Paxtang Park was leased to the East Harrisburg Street Electric Railway Company from the Rutherford Estate on July 19, 1893, initially for a ten-year term. Plans included constructing a fence surrounding the property (though the park would retain its free entry policy), a pavilion with a capacity of several hundred people, benches, and a "gravity railroad" (scenic railway). The only one of these planned additions which was not constructed was the gravity railroad. It wasn't until 1905 that the park added its first roller coaster, Coaster Flyer. This was a figure 8 roller coaster, and it operated from 1905 to 1922. The owners did not build a dancing pavilion, and they banned the sale of liquor to avoid "undesirable patronage".

==="New" Paxtang Park - 1923-1929===
In 1922, the railroad company announced they would not renew the lease on the grounds of Paxtang Park for a fourth lease after having renewed it twice in 1903 and 1913. They were no longer able to afford the costs of operating the park, so they announced 1922 would be the final season of Paxtang Park. However, in August, Kerstetter Amusement Company of Newark, New Jersey obtained new ownership of the lease from the railroad company. Owner Thomas Kerstetter pledged many improvements to the park, including an additional roller coaster, an airplane swing, a carousel, a new Ferris wheel, and a dancing pavilion. Kerstetter intended to turn the park into a true amusement park destination.

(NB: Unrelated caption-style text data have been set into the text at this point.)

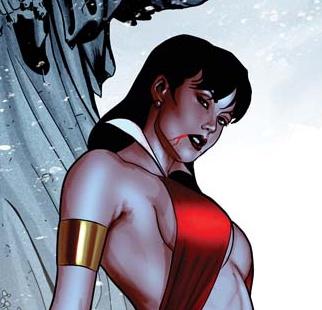Vampirella #19 Review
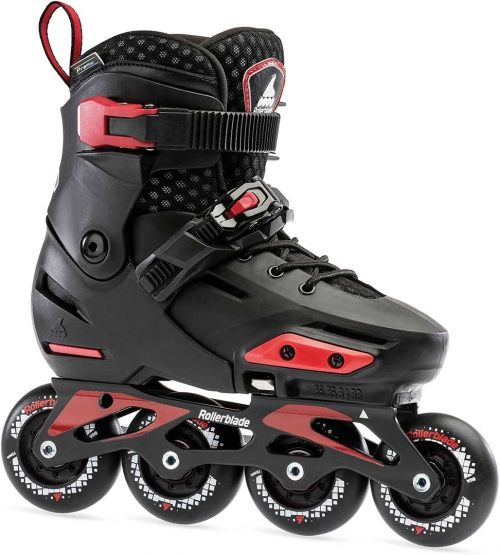 Rollerblade - Apex
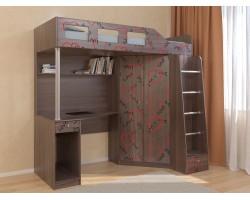 Кровать -чердак Астра 7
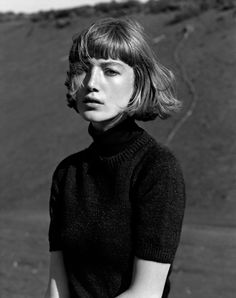 "lesthetiquedelinventaire: "" margaret howell by alasdair mclellan "" Messy Hairstyles, Pretty Hairstyles, Basic Hairstyles, Hair Day, New Hair, Margaret Howell, Face Hair, Grunge Hair, Hair Designs"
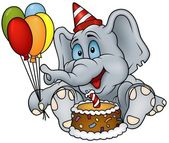 Sitting Elephant and Birthday Cake — Stock Vector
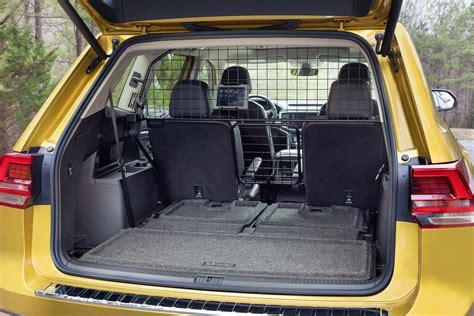 volkswagen atlas trunk 2018 volkswagen atlas weekend edition concept is ready to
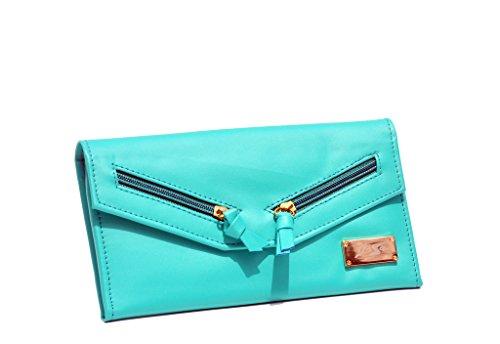 Josa Women's Wallet Aqua (JBOO20)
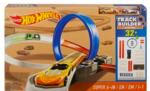 Hot wheels track builder super 6 in 1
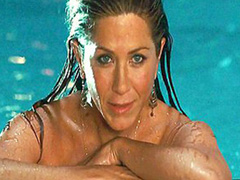 Jennifer Aniston nude jumping into pool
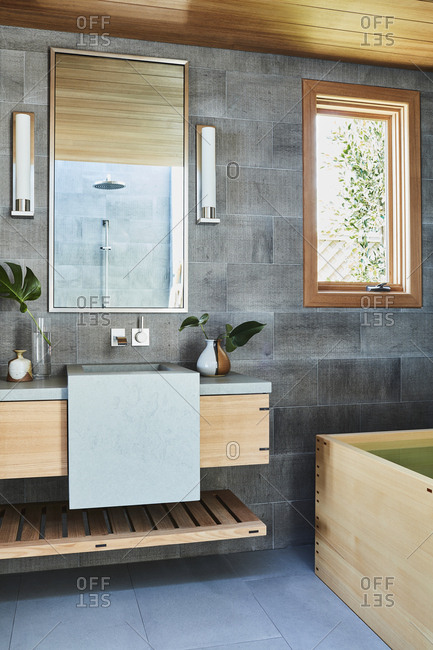 Malibu, California - January 9, 2015: Zen like bathroom with modern features designed by Chad Eisner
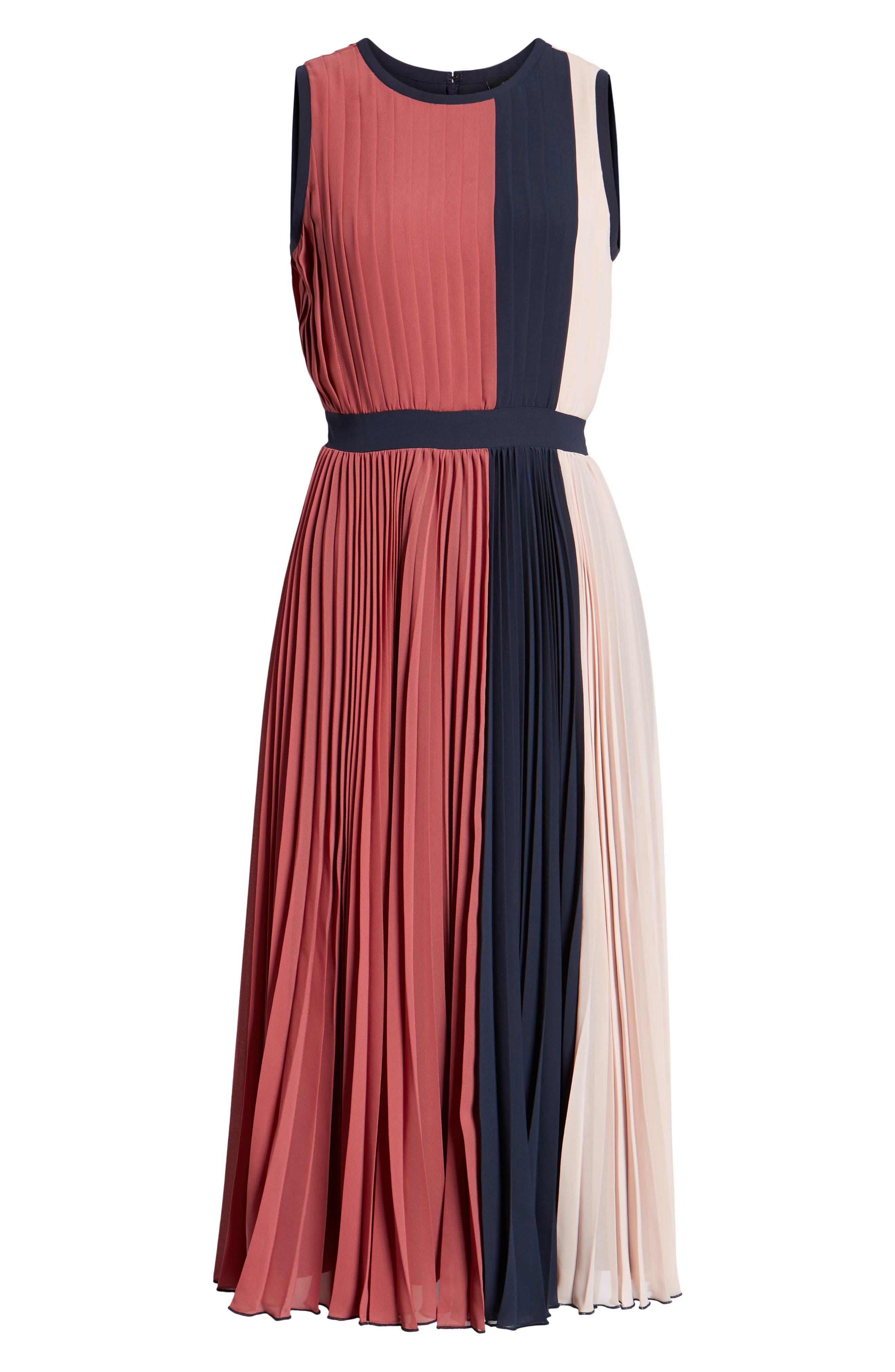 x Atlantic-Pacific Colorblock Pleated Midi Dress,                             Alternate thumbnail 7, color,                             PINK- NAVY COLORBLOCK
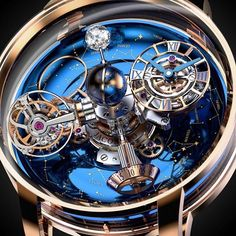 Never-Before-Seen Complication; Sidereal display in Three Dimensions Oval Sky Indicator and a 24-hour Day and Night Display Exclusive Jacob & Co. Astronomiasky.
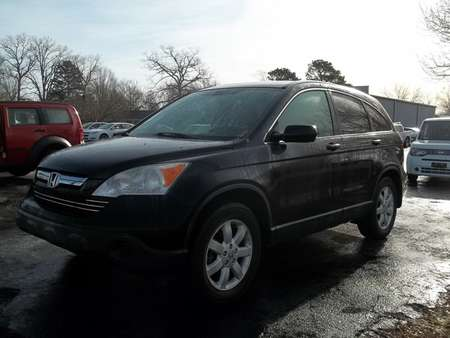 2007 Honda CR-V EX-L 2WD for Sale  - 039924R  - Car City Autos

The park had some success, but by the late 1920s, it struggled to open before the Fourth of July, when in past years it opened before Memorial Day. The owners were missing tax payments. 1929 was its final season and by 1930, Steelton Bank and Trust took control of the property, and sold off the amusements and other items.

==Reopening==
Beginning in 2017, the Susquehanna Area Mountain Bike Association (SAMBA) announced plans to restore the park as a trailhead and picnic area, connecting to the Capital Area Greenbelt. Ten miles of trails used for hiking and mountain biking are currently located on the Capital Area Greenbelt and maintained by SAMBA. Paxtang Park was formally reopened in September 2020.